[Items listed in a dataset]
--*--

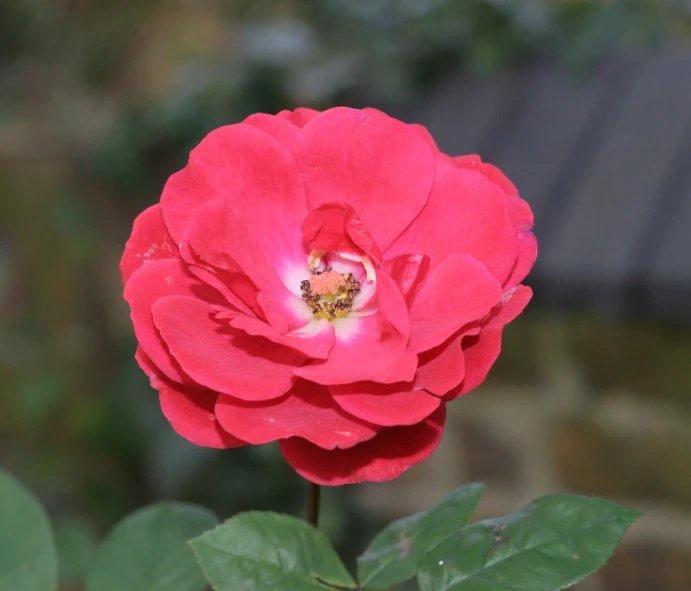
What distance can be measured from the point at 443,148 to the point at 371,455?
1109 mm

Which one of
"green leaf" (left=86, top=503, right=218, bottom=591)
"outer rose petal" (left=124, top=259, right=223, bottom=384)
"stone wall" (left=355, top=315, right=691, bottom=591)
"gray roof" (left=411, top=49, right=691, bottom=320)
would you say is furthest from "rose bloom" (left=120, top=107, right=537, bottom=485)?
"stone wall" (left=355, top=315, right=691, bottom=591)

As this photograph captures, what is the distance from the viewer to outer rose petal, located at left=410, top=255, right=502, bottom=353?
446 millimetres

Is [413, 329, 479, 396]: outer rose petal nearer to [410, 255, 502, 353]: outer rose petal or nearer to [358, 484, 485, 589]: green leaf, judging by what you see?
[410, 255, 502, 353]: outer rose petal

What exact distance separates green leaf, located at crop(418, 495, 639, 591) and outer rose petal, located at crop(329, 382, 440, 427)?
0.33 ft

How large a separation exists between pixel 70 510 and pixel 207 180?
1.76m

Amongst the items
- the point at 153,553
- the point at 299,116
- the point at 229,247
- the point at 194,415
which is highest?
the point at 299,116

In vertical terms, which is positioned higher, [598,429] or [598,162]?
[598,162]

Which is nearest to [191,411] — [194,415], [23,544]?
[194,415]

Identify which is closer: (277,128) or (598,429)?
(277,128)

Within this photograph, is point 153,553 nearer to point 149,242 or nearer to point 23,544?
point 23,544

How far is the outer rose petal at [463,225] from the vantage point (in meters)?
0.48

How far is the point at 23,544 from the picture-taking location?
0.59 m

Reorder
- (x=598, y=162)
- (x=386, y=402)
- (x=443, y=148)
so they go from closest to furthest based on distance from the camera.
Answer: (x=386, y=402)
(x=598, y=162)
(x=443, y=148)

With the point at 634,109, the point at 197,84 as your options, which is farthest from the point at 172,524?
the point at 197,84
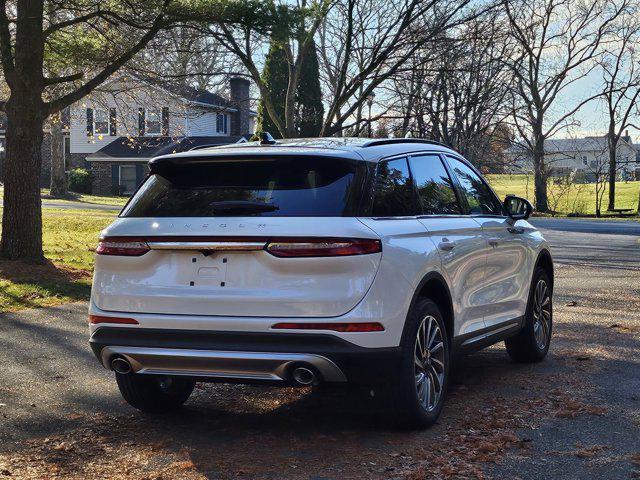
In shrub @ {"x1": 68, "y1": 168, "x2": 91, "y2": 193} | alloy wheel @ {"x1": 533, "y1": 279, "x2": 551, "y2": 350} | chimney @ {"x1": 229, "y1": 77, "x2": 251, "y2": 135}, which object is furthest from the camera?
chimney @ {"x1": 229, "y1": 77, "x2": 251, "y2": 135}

--*--

_Exercise prompt_
Your output should consist solely of the lines from the line containing "As this photograph" through the last line of the entries, verbatim, minus any pictures.

_Answer to the exercise_
As this photograph captures, what is the distance from the viewer to outer rose petal, located at left=410, top=255, right=502, bottom=353?
446 millimetres

Is [413, 329, 479, 396]: outer rose petal nearer to [410, 255, 502, 353]: outer rose petal or nearer to [358, 484, 485, 589]: green leaf, judging by what you see?
[410, 255, 502, 353]: outer rose petal

What exact distance separates green leaf, located at crop(418, 495, 639, 591) and outer rose petal, located at crop(329, 382, 440, 427)?
0.33 ft

How large a separation exists between pixel 70 510 and pixel 207 180?
1.76m

Amongst the items
- the point at 153,553
- the point at 299,116
- the point at 229,247
- the point at 194,415
which is highest?
the point at 299,116

In vertical terms, which is positioned higher, [598,429] or [598,162]?
[598,162]

Which is nearest to [191,411] — [194,415], [23,544]?
[194,415]

Identify which is closer: (277,128) or (598,429)?
(277,128)

Within this photograph, is point 153,553 nearer to point 149,242 or nearer to point 23,544?
point 23,544

How far is the outer rose petal at [463,225] from the vantage point (in meters)?
0.48

How far is the point at 23,544 from the picture-taking location?
0.59 m

Reorder
- (x=598, y=162)
- (x=386, y=402)
- (x=443, y=148)
so they go from closest to furthest based on distance from the camera.
Answer: (x=386, y=402)
(x=598, y=162)
(x=443, y=148)

With the point at 634,109, the point at 197,84 as your options, which is farthest from the point at 172,524?
the point at 197,84
In shrub @ {"x1": 68, "y1": 168, "x2": 91, "y2": 193} | alloy wheel @ {"x1": 533, "y1": 279, "x2": 551, "y2": 350} | chimney @ {"x1": 229, "y1": 77, "x2": 251, "y2": 135}, which object is furthest from the camera?
chimney @ {"x1": 229, "y1": 77, "x2": 251, "y2": 135}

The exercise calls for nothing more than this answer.